Называть себя Перси она начала в школе живописи, потому что усмотрела некоторую предвзятость в отношении к женщинам, занимающимся искусством. На последнем году обучения она написала картину размером шесть футов на двенадцать — «Орфей, укрощающий диких зверей». За эту картину ее наградили золотой медалью и поездкой в Европу, где она несколько месяцев прозанималась в парижской Академии изящных искусств. Вернувшись в Штаты, она получила три заказа на портреты, но критический склад ума помешал ей добиться успеха в этой области. Ее портреты являли собой обвинительные акты, ни один из них не был принят заказчиком. Она не задавалась целью осудить и обидеть, но была наблюдательна и нетерпима.

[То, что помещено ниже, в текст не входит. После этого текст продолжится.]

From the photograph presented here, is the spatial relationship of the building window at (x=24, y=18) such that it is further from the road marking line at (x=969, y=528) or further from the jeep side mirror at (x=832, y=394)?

После возвращения из Франции она познакомилась с молодым врачом по имени Эббот Трейси. Встретились они в каком-то яхт-клубе на северном берегу залива. То был, конечно, не «Коринфянин», а просто несколько домишек из плавника, сколоченных любителями во время воскресных наездов. На бильярдном столе — сукно, траченное молью. Мебель, выловленная из моря. Две глинобитные хибарки с надписями «Для дам» и «Для мужчин» да причалы для десятка широких одномачтовых парусников, которые, по выражению моего отца, двигались со скоростью улитки. В каком-то таком уголке Перси и Эббот встретились, и она влюбилась. Он к тому времени уже был законченным развратником, чуждым, вероятно, каких-либо человеческих чувств. (Впрочем, я вспоминаю, что он любил смотреть, как дети читают молитвы на сон грядущий.) А Перси прислушивалась к его шагам, изнывала в его отсутствие, его прокуренный кашель звучал в ее ушах музыкой, и она складывала в особую папку бесконечные рисунки, изображавшие его лицо, его глаза, его руки, а когда они поженились, то и все остальное.